Mit Ilse in Zeitz
Mai 2011
Am 22. Mai 2011 hole ich Frau Kassel morgens in Krefeld ab. Sie kommt mit einem kleinen Rollkoffer aus dem Haus. Und mit einem blauen Beutel: »Hier ist Proviant für uns drin!« Wir sind auf dem Weg nach Zeitz, wo wir zwei Tage bleiben werden. Zeitz liegt an der Weißen Elster im Süden von Sachsen-Anhalt, 40 Kilometer von Leipzig entfernt.
Frau Kassel macht sich nun mit ihren mittlerweile 86 Jahren zum dritten Mal in ihrem Leben nach Zeitz auf. Das erste Mal hat sie die Gestapo dorthin gebracht, das war 1944. Das zweite Mal ist sie 2002 in Zeitz gewesen. Ganz allein. Und aus eigenem Willen. »Es war zwar nicht leicht für mich, aber ich wollte diesen Ort noch einmal sehen.« Ein drittes Mal sollte es eigentlich nicht geben.
In der letzten Nacht habe sie nicht besonders gut geschlafen, sagt sie, nachdem sie zu mir ins Auto eingestiegen ist. Umso dankbarer bin ich, dass sie jetzt, 2011, die Reise in die Vergangenheit noch einmal auf sich nehmen will.
Unsere Reise soll auch nach Minkwitz gehen, der ersten Station nach dem Abtransport aus Düsseldorf. Nach fünf Stunden haben wir Zeitz erreicht. Wir quartieren uns in einem Gasthof am Markt ein. Schon auf der Fahrt durch die Stadt passt es nicht zu meinen Gefühlen, dass Zeitz ein hübscher Ort ist. Mit restaurierten Häusern und hellen Plätzen.
Abends sitzen wir in der Gaststube zusammen und Frau Kassel bietet mir das Du an. Ich freue mich, weil ich mich ihr nah fühle und es für mich so ist, als wäre ich mit meiner Großmutter hier.

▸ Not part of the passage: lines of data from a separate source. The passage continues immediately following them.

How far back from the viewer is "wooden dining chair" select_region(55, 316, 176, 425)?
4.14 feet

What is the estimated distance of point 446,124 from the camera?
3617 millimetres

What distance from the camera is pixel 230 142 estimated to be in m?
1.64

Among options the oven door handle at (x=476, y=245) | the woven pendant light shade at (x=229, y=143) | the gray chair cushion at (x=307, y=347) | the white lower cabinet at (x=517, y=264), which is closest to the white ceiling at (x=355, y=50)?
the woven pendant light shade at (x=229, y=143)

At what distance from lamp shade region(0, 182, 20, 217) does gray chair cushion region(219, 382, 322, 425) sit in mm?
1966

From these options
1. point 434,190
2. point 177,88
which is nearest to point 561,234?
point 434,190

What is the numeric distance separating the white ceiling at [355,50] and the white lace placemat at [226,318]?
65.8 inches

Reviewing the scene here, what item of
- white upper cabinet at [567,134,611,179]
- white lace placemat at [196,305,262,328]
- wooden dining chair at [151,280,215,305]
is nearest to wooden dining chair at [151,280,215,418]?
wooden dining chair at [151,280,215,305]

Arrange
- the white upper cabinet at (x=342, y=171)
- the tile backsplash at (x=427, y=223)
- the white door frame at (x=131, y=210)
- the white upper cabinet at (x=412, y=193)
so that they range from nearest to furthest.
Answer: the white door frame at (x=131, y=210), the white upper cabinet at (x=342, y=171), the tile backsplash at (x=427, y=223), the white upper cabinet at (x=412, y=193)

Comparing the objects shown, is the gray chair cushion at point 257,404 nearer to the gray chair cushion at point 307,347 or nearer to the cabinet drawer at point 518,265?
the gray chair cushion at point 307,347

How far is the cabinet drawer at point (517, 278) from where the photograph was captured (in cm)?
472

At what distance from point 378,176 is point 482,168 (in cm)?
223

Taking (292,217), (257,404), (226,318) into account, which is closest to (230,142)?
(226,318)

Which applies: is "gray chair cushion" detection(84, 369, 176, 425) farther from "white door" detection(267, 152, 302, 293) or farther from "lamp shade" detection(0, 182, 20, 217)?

In der Geschwister-Scholl-Straße 11, der früheren Naetherstraße, stehen wir am nächsten Morgen vor einem dreistöckigen Backsteinhaus. Der stark verfallene Bau ist einmal die katholische Volksschule gewesen, dahinter, umringt von hohen Bäumen, stehen immer noch Kirche und Pfarrhaus. Hier hat Pfarrer Clemens Wittelsbach gewohnt, einer der vielen unbekannten deutschen Helden. Er hat im Herbst 1944 mit seinem Amt und seiner Person dafür gekämpft, dass einige der zunächst nach Minkwitz verschleppten Frauen, darunter auch Ilse Kassel, ihre Mutter und meine Großmutter, in den Räumen seiner Kirche in Zeitz unterkommen konnten. Die, die er nicht mehr aus den Klauen der Gestapo befreien konnte, kamen in die Lager nach Halle und Berlin oder gleich nach Theresienstadt.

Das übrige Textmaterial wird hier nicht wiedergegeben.